TASK DETAILS: Quote all of the entries word for word.

DATA RECORDS:
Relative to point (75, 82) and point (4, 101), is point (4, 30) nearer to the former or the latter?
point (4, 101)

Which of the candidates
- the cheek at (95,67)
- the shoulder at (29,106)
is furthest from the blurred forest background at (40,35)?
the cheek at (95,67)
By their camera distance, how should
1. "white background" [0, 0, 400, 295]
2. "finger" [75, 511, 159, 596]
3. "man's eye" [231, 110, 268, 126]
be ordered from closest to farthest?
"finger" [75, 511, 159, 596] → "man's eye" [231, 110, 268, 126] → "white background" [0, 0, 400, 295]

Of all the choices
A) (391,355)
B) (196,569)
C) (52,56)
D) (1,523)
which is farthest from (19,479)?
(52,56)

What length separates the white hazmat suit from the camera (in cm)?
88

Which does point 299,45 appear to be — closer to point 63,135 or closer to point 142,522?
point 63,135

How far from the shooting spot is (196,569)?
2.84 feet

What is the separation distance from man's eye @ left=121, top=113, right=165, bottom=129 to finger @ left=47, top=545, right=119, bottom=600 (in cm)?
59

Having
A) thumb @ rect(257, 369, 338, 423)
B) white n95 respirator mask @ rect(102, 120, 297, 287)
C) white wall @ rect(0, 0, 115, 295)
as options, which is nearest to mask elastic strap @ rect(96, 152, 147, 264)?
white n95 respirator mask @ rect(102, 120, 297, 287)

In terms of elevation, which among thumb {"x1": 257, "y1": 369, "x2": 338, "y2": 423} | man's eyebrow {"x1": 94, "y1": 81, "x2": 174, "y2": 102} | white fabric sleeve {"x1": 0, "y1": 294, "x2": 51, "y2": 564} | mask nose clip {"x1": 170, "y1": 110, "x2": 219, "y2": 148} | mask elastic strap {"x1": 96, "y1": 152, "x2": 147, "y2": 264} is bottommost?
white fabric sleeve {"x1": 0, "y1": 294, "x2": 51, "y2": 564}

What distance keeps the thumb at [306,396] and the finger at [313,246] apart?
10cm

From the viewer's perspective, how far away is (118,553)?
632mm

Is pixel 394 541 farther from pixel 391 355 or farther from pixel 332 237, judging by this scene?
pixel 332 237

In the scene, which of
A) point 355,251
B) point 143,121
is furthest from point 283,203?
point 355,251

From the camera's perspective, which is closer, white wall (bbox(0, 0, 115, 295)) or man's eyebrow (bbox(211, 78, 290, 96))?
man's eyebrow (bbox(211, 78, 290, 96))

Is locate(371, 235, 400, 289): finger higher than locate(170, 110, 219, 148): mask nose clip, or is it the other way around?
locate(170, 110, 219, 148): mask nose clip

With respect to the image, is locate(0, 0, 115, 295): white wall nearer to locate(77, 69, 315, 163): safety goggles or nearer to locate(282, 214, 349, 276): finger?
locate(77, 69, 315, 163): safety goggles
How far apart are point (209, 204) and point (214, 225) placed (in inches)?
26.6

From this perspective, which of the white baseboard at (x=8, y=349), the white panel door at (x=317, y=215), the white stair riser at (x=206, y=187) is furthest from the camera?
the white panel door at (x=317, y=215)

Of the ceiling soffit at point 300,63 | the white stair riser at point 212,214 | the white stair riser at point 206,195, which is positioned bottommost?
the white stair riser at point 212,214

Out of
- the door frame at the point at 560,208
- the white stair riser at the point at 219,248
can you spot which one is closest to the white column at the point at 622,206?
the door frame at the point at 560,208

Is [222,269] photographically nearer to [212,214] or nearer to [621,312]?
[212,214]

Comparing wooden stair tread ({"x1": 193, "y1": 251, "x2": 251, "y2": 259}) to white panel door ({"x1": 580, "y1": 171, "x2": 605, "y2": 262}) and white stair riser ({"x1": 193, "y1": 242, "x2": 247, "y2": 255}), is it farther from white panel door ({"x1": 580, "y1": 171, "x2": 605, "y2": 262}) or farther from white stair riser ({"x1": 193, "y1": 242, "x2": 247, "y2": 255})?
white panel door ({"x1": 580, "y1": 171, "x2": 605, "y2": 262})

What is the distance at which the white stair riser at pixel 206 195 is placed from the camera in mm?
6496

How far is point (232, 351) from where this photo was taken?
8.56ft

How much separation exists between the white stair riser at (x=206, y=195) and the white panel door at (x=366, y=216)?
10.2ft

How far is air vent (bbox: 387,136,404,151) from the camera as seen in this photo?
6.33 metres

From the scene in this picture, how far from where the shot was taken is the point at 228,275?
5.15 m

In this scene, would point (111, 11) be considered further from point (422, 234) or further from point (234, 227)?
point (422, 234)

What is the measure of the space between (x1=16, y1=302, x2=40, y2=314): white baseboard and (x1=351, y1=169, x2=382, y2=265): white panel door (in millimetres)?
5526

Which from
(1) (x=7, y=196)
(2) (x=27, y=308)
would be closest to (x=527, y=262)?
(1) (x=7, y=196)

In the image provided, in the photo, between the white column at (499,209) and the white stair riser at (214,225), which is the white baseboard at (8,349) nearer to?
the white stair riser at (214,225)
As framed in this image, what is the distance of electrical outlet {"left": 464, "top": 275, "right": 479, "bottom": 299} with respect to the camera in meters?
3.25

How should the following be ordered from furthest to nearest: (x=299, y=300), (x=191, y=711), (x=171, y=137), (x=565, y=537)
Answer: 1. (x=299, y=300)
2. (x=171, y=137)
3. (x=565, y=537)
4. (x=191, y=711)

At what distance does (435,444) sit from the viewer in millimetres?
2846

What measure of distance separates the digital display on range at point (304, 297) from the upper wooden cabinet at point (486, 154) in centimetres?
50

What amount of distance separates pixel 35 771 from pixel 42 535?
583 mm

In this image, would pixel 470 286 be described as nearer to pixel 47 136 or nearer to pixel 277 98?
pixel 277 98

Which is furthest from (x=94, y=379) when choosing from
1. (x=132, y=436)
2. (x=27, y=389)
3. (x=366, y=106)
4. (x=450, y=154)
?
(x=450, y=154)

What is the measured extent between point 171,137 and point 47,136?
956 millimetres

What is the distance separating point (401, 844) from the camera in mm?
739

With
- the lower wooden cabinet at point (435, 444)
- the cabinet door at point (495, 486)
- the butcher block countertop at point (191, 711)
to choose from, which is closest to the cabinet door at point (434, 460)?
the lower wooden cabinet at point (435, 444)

ANSWER TO THIS EXERCISE:
Relative to point (75, 82) and point (4, 101), is point (4, 30) nearer to the former or the latter?
point (4, 101)

Which of the candidates
- the cheek at (95,67)
- the shoulder at (29,106)
is furthest from the blurred forest background at (40,35)?
the cheek at (95,67)
By their camera distance, how should
1. "white background" [0, 0, 400, 295]
2. "finger" [75, 511, 159, 596]
3. "man's eye" [231, 110, 268, 126]
be ordered from closest to farthest?
"finger" [75, 511, 159, 596] → "man's eye" [231, 110, 268, 126] → "white background" [0, 0, 400, 295]

Of all the choices
A) (391,355)
B) (196,569)
C) (52,56)
D) (1,523)
which is farthest from (19,479)?
(52,56)

What length separates the white hazmat suit from the camera (in cm)?
88

Which does point 299,45 appear to be — closer to point 63,135 or closer to point 142,522?
point 63,135

How far from the shooting spot is (196,569)?
2.84 feet

What is the separation distance from man's eye @ left=121, top=113, right=165, bottom=129 to finger @ left=47, top=545, right=119, bottom=600 (in cm)?
59

Having
A) thumb @ rect(257, 369, 338, 423)
B) white n95 respirator mask @ rect(102, 120, 297, 287)
C) white wall @ rect(0, 0, 115, 295)
as options, which is nearest to mask elastic strap @ rect(96, 152, 147, 264)?
white n95 respirator mask @ rect(102, 120, 297, 287)

In terms of elevation, which among thumb {"x1": 257, "y1": 369, "x2": 338, "y2": 423} | man's eyebrow {"x1": 94, "y1": 81, "x2": 174, "y2": 102} | white fabric sleeve {"x1": 0, "y1": 294, "x2": 51, "y2": 564} | mask nose clip {"x1": 170, "y1": 110, "x2": 219, "y2": 148} | mask elastic strap {"x1": 96, "y1": 152, "x2": 147, "y2": 264} is bottommost?
white fabric sleeve {"x1": 0, "y1": 294, "x2": 51, "y2": 564}

What distance keeps the thumb at [306,396] and the finger at [313,246] apart?
10cm

From the viewer's perspective, how far away is (118,553)?
632mm

Is pixel 394 541 farther from pixel 391 355 or farther from pixel 332 237, judging by this scene?
pixel 332 237

In the scene, which of
A) point 355,251
B) point 143,121
is furthest from point 283,203?
point 355,251

From the camera's perspective, which is closer, white wall (bbox(0, 0, 115, 295)) or man's eyebrow (bbox(211, 78, 290, 96))?
man's eyebrow (bbox(211, 78, 290, 96))

Is locate(371, 235, 400, 289): finger higher than locate(170, 110, 219, 148): mask nose clip, or is it the other way around?
locate(170, 110, 219, 148): mask nose clip

With respect to the image, is locate(0, 0, 115, 295): white wall nearer to locate(77, 69, 315, 163): safety goggles or nearer to locate(282, 214, 349, 276): finger?
locate(77, 69, 315, 163): safety goggles
How far apart are point (209, 204) and point (214, 225) placed (in inches)?
26.6

From this perspective, which of the white baseboard at (x=8, y=349), the white panel door at (x=317, y=215), the white stair riser at (x=206, y=187) is furthest from the camera?
the white panel door at (x=317, y=215)

Of the ceiling soffit at point 300,63 | the white stair riser at point 212,214 | the white stair riser at point 206,195, which is positioned bottommost?
the white stair riser at point 212,214

Out of
- the door frame at the point at 560,208
- the white stair riser at the point at 219,248
can you spot which one is closest to the white column at the point at 622,206?
the door frame at the point at 560,208

Is [222,269] photographically nearer to [212,214] or nearer to [621,312]?
[212,214]

Comparing wooden stair tread ({"x1": 193, "y1": 251, "x2": 251, "y2": 259}) to white panel door ({"x1": 580, "y1": 171, "x2": 605, "y2": 262}) and white stair riser ({"x1": 193, "y1": 242, "x2": 247, "y2": 255}), is it farther from white panel door ({"x1": 580, "y1": 171, "x2": 605, "y2": 262}) or farther from white stair riser ({"x1": 193, "y1": 242, "x2": 247, "y2": 255})?
white panel door ({"x1": 580, "y1": 171, "x2": 605, "y2": 262})

What is the distance at which the white stair riser at pixel 206 195 is placed from the camera in mm?
6496

How far is point (232, 351) from where this photo was taken?
8.56ft

How much separation exists between the white stair riser at (x=206, y=195) and the white panel door at (x=366, y=216)?
10.2ft

How far is air vent (bbox: 387,136,404,151) from the camera as seen in this photo?
6.33 metres

From the scene in this picture, how far from where the shot was taken is the point at 228,275?
5.15 m

In this scene, would point (111, 11) be considered further from point (422, 234) or further from point (234, 227)?
point (422, 234)

What is the measure of the space between (x1=16, y1=302, x2=40, y2=314): white baseboard and (x1=351, y1=169, x2=382, y2=265): white panel door (in millimetres)?
5526

Which from
(1) (x=7, y=196)
(2) (x=27, y=308)
would be closest to (x=527, y=262)?
(1) (x=7, y=196)

In the image provided, in the photo, between the white column at (499,209) and the white stair riser at (214,225), which is the white baseboard at (8,349) nearer to?
the white stair riser at (214,225)
As framed in this image, what is the distance of electrical outlet {"left": 464, "top": 275, "right": 479, "bottom": 299} with respect to the camera in meters?
3.25

How should the following be ordered from furthest to nearest: (x=299, y=300), (x=191, y=711), (x=171, y=137), (x=565, y=537)
Answer: 1. (x=299, y=300)
2. (x=171, y=137)
3. (x=565, y=537)
4. (x=191, y=711)

At what distance does (435,444) sit from the viewer in millimetres?
2846

What measure of distance separates the digital display on range at point (304, 297) from the upper wooden cabinet at point (486, 154) in centimetres?
50

What amount of distance separates pixel 35 771 from pixel 42 535?
583 mm

In this image, would pixel 470 286 be described as nearer to pixel 47 136 or nearer to pixel 277 98?
pixel 277 98

Which is furthest from (x=94, y=379) when choosing from
1. (x=132, y=436)
2. (x=27, y=389)
3. (x=366, y=106)
4. (x=450, y=154)
?
(x=450, y=154)

What is the measured extent between point 171,137 and point 47,136?
956 millimetres

What is the distance separating point (401, 844) from the camera in mm?
739

With
- the lower wooden cabinet at point (435, 444)
- the cabinet door at point (495, 486)
- the butcher block countertop at point (191, 711)
to choose from, which is closest to the cabinet door at point (434, 460)?
the lower wooden cabinet at point (435, 444)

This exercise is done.